Estate sull'Oceano Padano
A letto presto e con le ante aperte. Un giorno questa noia mi sarà utile
Sulle isole dell’Oceano Padano la vita si svolge immutabile e ripetitiva, stagione dopo stagione, anno dopo anno, èra geologica dopo èra geologica. Ma è d’estate che questa eterna condizione, tutto sommato confortevole, si sublima in uno stato che eufemisticamente definirei di fossilizzazione: calcaree, minerali impronte di noi stessi riemerse dai tempi del lago Gerundo e del drago Tarantasio (qui una volta era tutta palude…), ci pietrifichiamo ciclicamente nel breve tragitto tra la ringhiera e l’aiuola, tra la sedia in plasticone del giardino e la rimessa degli attrezzi dietro casa – nel più stordente ottundimento generato da un sole biancastro che non perdona, e non tradisce le peggiori attese, climatiche e no.
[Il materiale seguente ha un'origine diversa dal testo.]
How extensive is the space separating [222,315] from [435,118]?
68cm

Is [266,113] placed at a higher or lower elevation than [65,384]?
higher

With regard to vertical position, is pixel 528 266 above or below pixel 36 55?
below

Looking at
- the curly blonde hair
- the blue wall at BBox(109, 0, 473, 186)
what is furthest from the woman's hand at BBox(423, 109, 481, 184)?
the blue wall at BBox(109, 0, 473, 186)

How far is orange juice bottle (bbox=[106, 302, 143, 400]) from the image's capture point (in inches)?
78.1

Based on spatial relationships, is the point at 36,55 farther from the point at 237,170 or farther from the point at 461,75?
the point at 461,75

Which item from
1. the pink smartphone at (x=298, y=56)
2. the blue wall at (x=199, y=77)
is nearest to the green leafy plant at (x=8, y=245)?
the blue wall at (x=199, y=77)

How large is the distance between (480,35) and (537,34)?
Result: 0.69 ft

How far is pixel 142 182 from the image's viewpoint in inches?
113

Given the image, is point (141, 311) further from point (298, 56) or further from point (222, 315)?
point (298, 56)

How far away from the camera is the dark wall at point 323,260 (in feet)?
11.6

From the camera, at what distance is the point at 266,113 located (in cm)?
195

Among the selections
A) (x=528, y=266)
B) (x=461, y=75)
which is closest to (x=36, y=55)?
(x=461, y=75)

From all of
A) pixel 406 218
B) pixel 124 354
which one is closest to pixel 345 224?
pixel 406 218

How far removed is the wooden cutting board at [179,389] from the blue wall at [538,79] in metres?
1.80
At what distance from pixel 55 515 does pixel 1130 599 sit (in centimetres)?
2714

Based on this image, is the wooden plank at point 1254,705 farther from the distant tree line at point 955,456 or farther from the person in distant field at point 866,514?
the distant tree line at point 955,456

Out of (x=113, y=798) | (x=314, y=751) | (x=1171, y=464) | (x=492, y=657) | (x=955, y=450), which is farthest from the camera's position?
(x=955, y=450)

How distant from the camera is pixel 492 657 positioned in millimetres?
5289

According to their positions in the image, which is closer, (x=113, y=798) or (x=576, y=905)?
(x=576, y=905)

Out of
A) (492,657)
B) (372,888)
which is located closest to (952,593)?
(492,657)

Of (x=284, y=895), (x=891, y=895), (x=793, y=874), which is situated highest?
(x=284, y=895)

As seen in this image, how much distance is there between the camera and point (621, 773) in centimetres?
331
Sono qui al paese da pochissimo, ma è come se non mi fossi mai mosso. L’effetto straniante del ritorno dura poco, si ripiomba immediatamente sotto il tiro del fuoco amico della consuetudine. Per evitare comunque pericolosi contraccolpi, preferisco, almeno nei primi giorni di degenza, cioè, volevo dire, di permanenza a Nosadello, non uscire dalla nostra particella catastale (il catasto magico della sedentarietà padana), dalla pertinenza di vuoto domestico che ci spetta.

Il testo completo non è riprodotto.